Even where a line looks wrong, copy it exactly and include every entry.

Data START

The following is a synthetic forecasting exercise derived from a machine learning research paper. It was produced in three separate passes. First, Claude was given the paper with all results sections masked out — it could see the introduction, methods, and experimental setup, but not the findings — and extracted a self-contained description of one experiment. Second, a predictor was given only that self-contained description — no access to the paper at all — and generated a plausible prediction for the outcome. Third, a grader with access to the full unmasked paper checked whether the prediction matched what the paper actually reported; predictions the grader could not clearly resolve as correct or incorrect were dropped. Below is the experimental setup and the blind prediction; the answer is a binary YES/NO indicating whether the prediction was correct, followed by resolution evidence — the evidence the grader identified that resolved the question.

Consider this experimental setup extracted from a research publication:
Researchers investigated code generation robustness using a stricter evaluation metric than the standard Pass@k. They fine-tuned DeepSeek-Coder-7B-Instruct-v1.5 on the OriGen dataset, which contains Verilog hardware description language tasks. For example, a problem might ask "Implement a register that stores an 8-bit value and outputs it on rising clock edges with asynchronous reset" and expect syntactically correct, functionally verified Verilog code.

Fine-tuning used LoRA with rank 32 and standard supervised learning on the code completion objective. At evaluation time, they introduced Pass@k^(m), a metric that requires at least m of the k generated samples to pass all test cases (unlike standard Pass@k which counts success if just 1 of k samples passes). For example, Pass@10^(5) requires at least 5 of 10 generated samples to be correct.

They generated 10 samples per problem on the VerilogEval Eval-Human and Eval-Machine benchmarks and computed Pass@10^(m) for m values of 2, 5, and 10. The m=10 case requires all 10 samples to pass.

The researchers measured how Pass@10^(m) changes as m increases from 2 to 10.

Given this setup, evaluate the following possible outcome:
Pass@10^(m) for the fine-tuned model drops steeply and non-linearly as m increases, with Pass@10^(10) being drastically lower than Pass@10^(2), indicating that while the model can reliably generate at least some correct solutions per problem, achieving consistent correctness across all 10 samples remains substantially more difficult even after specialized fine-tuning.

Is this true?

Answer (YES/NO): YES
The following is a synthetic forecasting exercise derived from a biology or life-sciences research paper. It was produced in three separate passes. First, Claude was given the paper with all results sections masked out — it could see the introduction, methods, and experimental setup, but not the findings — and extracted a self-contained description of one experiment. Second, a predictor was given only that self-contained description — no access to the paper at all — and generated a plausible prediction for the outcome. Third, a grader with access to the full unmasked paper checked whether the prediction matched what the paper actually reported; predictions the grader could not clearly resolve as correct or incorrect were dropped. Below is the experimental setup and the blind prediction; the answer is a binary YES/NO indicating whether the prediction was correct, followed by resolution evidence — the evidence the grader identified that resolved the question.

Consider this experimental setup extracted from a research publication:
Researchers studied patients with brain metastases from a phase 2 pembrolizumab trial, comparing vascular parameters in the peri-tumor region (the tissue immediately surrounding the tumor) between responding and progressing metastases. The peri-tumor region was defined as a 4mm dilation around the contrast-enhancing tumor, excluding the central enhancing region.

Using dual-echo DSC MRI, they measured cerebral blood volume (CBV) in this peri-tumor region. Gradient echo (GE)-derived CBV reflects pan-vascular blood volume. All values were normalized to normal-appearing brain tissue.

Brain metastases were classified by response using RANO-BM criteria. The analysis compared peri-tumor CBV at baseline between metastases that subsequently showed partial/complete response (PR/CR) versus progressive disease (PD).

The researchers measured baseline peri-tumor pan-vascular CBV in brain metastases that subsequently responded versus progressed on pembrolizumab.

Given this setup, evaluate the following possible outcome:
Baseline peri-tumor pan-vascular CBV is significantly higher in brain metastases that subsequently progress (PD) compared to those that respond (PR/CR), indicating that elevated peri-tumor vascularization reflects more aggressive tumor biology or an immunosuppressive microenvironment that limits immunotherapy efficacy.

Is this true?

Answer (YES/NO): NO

Data END

» Solution to the exercise:
The following is a synthetic forecasting exercise derived from a machine learning research paper. It was produced in three separate passes. First, Claude was given the paper with all results sections masked out — it could see the introduction, methods, and experimental setup, but not the findings — and extracted a self-contained description of one experiment. Second, a predictor was given only that self-contained description — no access to the paper at all — and generated a plausible prediction for the outcome. Third, a grader with access to the full unmasked paper checked whether the prediction matched what the paper actually reported; predictions the grader could not clearly resolve as correct or incorrect were dropped. Below is the experimental setup and the blind prediction; the answer is a binary YES/NO indicating whether the prediction was correct, followed by resolution evidence — the evidence the grader identified that resolved the question.

Consider this experimental setup extracted from a research publication:
Researchers investigated code generation robustness using a stricter evaluation metric than the standard Pass@k. They fine-tuned DeepSeek-Coder-7B-Instruct-v1.5 on the OriGen dataset, which contains Verilog hardware description language tasks. For example, a problem might ask "Implement a register that stores an 8-bit value and outputs it on rising clock edges with asynchronous reset" and expect syntactically correct, functionally verified Verilog code.

Fine-tuning used LoRA with rank 32 and standard supervised learning on the code completion objective. At evaluation time, they introduced Pass@k^(m), a metric that requires at least m of the k generated samples to pass all test cases (unlike standard Pass@k which counts success if just 1 of k samples passes). For example, Pass@10^(5) requires at least 5 of 10 generated samples to be correct.

They generated 10 samples per problem on the VerilogEval Eval-Human and Eval-Machine benchmarks and computed Pass@10^(m) for m values of 2, 5, and 10. The m=10 case requires all 10 samples to pass.

The researchers measured how Pass@10^(m) changes as m increases from 2 to 10.

Given this setup, evaluate the following possible outcome:
Pass@10^(m) for the fine-tuned model drops steeply and non-linearly as m increases, with Pass@10^(10) being drastically lower than Pass@10^(2), indicating that while the model can reliably generate at least some correct solutions per problem, achieving consistent correctness across all 10 samples remains substantially more difficult even after specialized fine-tuning.

Is this true?

Answer (YES/NO): YES
The following is a synthetic forecasting exercise derived from a biology or life-sciences research paper. It was produced in three separate passes. First, Claude was given the paper with all results sections masked out — it could see the introduction, methods, and experimental setup, but not the findings — and extracted a self-contained description of one experiment. Second, a predictor was given only that self-contained description — no access to the paper at all — and generated a plausible prediction for the outcome. Third, a grader with access to the full unmasked paper checked whether the prediction matched what the paper actually reported; predictions the grader could not clearly resolve as correct or incorrect were dropped. Below is the experimental setup and the blind prediction; the answer is a binary YES/NO indicating whether the prediction was correct, followed by resolution evidence — the evidence the grader identified that resolved the question.

Consider this experimental setup extracted from a research publication:
Researchers studied patients with brain metastases from a phase 2 pembrolizumab trial, comparing vascular parameters in the peri-tumor region (the tissue immediately surrounding the tumor) between responding and progressing metastases. The peri-tumor region was defined as a 4mm dilation around the contrast-enhancing tumor, excluding the central enhancing region.

Using dual-echo DSC MRI, they measured cerebral blood volume (CBV) in this peri-tumor region. Gradient echo (GE)-derived CBV reflects pan-vascular blood volume. All values were normalized to normal-appearing brain tissue.

Brain metastases were classified by response using RANO-BM criteria. The analysis compared peri-tumor CBV at baseline between metastases that subsequently showed partial/complete response (PR/CR) versus progressive disease (PD).

The researchers measured baseline peri-tumor pan-vascular CBV in brain metastases that subsequently responded versus progressed on pembrolizumab.

Given this setup, evaluate the following possible outcome:
Baseline peri-tumor pan-vascular CBV is significantly higher in brain metastases that subsequently progress (PD) compared to those that respond (PR/CR), indicating that elevated peri-tumor vascularization reflects more aggressive tumor biology or an immunosuppressive microenvironment that limits immunotherapy efficacy.

Is this true?

Answer (YES/NO): NO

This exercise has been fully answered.